» **CONSIGNES**:
1. Réécrivez l'extrait sur la crise sanitaire depuis "Mais le virus" jusqu'à "cette deuxième vague." inclus, en remplaçant "Europe" par "Suisse".
2. Indiquez si chacune des affirmations suivantes concorde avec l'extrait sur la crise sanitaire. Répondez par oui ou par non, puis citez les mots de l'extrait qui tranchent.
(a) Le 9 novembre, il était prévu de remettre à Lausanne les Grands Prix suisses d'art et de design.
(b) En quelques semaines, la situation sanitaire s'est améliorée.
(c) Garder les distances et réduire les contacts sont présentés comme les mesures les plus efficaces pour limiter la propagation du virus.

» **EXTRAIT DU TEXTE**:
Ce lundi 9 novembre, je serai à Delémont, auprès du personnel médical de l’Hôpital du Jura, sévèrement touché par la crise.

Ce même lundi 9 novembre, j’aurais dû me rendre à Lausanne pour y remettre les Grands Prix suisses d’art et de design. L’occasion aussi d’y porter un message de soutien à l’ensemble des acteurs du monde de la culture, garants de nos équilibres et ambassadeurs de nos diversités.

Mais le virus en a décidé autrement. Annulations, fermetures, restrictions: partout en Europe, nos sociétés se barricadent. En l’espace de quelques semaines, la situation sanitaire s’est gravement détériorée. Jusqu’à pousser certains de nos hôpitaux aux limites de leurs capacités. Avec les cantons, le Conseil fédéral a pris les devants pour contrer cette deuxième vague.

Innover

Le virus ne se déplace pas seul, nous le faisons circuler. Garder les distances et réduire les contacts sont les mesures les plus efficaces pour limiter sa propagation; ces mesures sont aussi les plus contraignantes, car elles empiètent en profondeur sur notre vie en société. Théâtres, cinémas, salles de concert, centres culturels, musées et beaucoup d’autres encore en subissent les conséquences de manière brutale. Le régime imposé par la situation est drastique, parfois existentiel. Beaucoup sont contraints de fermer momentanément leurs portes; certains explorent de nouveaux terrains pour continuer à vivre leur passion et partager leurs créations.

» **DONNÉES FOURNIES**:
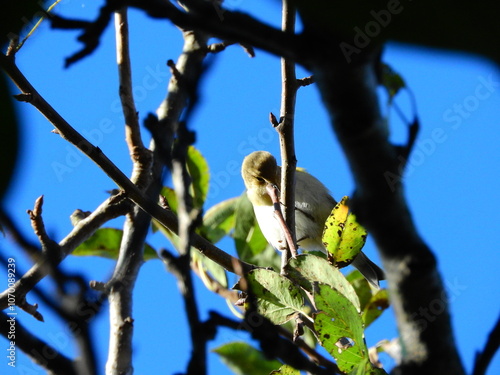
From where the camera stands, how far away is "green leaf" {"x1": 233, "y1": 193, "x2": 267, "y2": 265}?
114 inches

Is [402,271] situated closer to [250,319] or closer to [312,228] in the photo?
[250,319]

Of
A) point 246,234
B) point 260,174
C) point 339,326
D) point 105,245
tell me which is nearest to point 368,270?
point 260,174

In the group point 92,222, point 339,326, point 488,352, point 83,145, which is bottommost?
point 488,352

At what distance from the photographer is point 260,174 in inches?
160

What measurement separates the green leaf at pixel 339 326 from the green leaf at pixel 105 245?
1.50 meters

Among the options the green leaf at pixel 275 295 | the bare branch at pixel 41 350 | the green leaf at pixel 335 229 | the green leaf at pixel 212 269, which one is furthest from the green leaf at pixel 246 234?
the bare branch at pixel 41 350

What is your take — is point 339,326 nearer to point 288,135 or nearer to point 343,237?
point 343,237

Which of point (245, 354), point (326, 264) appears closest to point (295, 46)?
point (326, 264)

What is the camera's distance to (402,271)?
1.78 feet

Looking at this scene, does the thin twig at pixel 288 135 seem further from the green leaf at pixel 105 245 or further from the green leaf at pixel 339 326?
the green leaf at pixel 105 245

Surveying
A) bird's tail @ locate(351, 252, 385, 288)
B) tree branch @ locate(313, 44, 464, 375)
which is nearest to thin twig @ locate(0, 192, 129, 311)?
tree branch @ locate(313, 44, 464, 375)

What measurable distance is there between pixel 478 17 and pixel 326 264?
1.17 meters

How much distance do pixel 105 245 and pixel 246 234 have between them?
702 millimetres

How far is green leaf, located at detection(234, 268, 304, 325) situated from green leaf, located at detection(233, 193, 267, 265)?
1.26 meters
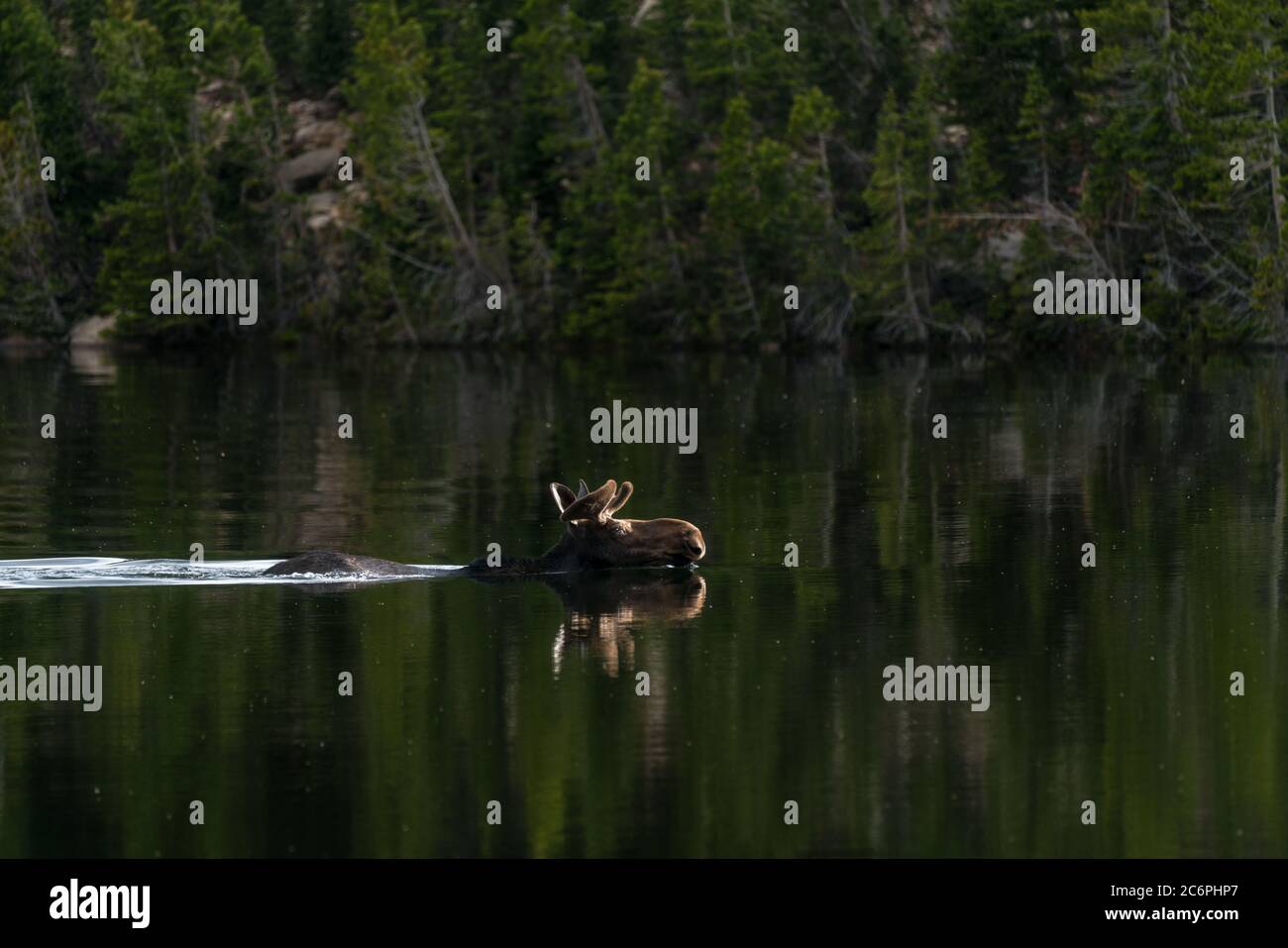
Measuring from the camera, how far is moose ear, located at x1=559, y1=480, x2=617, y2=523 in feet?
70.2

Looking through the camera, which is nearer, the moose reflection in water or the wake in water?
the moose reflection in water

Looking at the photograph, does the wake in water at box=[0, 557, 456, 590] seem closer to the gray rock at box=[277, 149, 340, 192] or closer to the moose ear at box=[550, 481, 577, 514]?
the moose ear at box=[550, 481, 577, 514]

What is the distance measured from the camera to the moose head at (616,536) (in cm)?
2152

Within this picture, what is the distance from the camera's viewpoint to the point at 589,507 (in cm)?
2153

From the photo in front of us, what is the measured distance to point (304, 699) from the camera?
646 inches

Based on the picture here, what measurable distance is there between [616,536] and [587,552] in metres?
0.30

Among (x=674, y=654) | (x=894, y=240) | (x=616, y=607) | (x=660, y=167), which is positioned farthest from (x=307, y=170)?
(x=674, y=654)

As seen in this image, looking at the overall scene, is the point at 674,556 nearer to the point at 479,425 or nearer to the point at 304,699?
the point at 304,699

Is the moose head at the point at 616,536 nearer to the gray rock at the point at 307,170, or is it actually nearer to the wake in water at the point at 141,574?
the wake in water at the point at 141,574

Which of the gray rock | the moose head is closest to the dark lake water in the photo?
the moose head

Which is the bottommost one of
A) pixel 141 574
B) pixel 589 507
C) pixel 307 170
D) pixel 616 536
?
pixel 141 574

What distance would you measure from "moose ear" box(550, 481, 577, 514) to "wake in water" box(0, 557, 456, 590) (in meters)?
1.22

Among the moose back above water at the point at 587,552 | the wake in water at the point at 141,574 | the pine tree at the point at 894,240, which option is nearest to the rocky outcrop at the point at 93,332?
the pine tree at the point at 894,240

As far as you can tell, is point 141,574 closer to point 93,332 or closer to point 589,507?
point 589,507
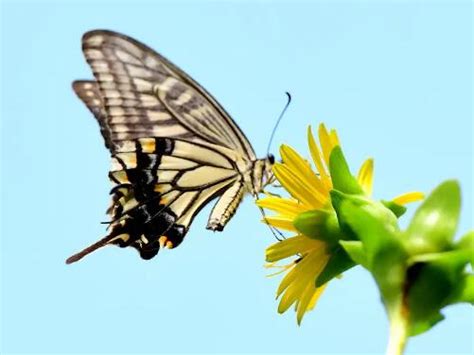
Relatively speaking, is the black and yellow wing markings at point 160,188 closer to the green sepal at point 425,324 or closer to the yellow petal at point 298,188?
the yellow petal at point 298,188

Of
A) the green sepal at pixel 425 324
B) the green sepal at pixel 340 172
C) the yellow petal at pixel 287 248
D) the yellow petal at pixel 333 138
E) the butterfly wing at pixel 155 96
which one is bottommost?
the green sepal at pixel 425 324

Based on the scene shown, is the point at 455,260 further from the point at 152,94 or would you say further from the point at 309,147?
the point at 152,94

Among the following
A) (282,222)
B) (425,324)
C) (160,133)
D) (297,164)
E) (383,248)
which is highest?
(160,133)

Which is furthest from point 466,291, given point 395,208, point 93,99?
point 93,99

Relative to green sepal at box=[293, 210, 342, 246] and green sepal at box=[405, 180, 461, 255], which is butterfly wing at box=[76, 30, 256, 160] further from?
green sepal at box=[405, 180, 461, 255]

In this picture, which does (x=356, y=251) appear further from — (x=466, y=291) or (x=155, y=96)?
(x=155, y=96)

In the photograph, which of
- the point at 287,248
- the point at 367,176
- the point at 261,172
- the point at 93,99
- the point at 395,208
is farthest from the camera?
the point at 93,99

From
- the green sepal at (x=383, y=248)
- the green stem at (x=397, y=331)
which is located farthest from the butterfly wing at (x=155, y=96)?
the green stem at (x=397, y=331)

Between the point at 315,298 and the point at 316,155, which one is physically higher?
the point at 316,155
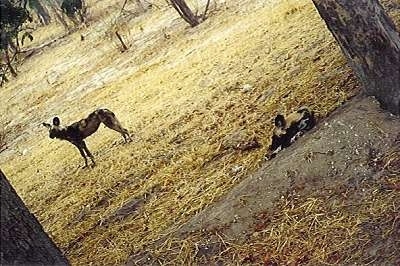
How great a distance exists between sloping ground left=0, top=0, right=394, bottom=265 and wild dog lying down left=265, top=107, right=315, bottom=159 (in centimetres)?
23

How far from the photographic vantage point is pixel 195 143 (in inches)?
281

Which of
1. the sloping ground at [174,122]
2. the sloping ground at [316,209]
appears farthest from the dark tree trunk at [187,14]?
the sloping ground at [316,209]

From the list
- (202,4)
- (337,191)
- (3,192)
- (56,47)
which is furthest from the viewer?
(56,47)

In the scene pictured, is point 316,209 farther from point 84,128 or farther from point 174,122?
point 84,128

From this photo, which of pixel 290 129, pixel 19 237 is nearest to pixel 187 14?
pixel 290 129

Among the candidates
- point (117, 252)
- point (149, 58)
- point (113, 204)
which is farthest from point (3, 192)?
point (149, 58)

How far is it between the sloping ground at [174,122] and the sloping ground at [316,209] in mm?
392

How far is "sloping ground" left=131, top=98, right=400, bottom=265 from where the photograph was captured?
3.99 metres

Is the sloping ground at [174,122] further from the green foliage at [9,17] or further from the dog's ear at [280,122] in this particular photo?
the green foliage at [9,17]

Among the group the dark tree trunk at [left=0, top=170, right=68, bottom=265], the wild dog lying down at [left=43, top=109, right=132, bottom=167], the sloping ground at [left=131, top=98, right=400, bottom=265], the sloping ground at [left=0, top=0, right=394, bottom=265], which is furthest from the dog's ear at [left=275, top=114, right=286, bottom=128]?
the wild dog lying down at [left=43, top=109, right=132, bottom=167]

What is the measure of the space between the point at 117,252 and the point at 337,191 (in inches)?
79.7

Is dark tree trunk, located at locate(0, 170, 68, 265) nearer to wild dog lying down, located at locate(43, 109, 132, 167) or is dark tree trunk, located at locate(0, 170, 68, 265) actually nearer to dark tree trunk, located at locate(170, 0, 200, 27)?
wild dog lying down, located at locate(43, 109, 132, 167)

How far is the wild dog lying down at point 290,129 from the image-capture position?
5.60m

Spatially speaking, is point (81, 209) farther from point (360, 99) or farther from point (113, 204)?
point (360, 99)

» **RÉPONSES**:
1.
Mais le virus en a décidé autrement. Annulations, fermetures, restrictions: partout en Suisse, nos sociétés se barricadent. En l’espace de quelques semaines, la situation sanitaire s’est gravement détériorée. Jusqu’à pousser certains de nos hôpitaux aux limites de leurs capacités. Avec les cantons, le Conseil fédéral a pris les devants pour contrer cette deuxième vague.

2.
(a) Oui : « j’aurais dû me rendre à Lausanne pour y remettre les Grands Prix suisses d’art et de design ».
(b) Non : « En l’espace de quelques semaines, la situation sanitaire s’est gravement détériorée. »
(c) Oui : « Garder les distances et réduire les contacts sont les mesures les plus efficaces pour limiter sa propagation ».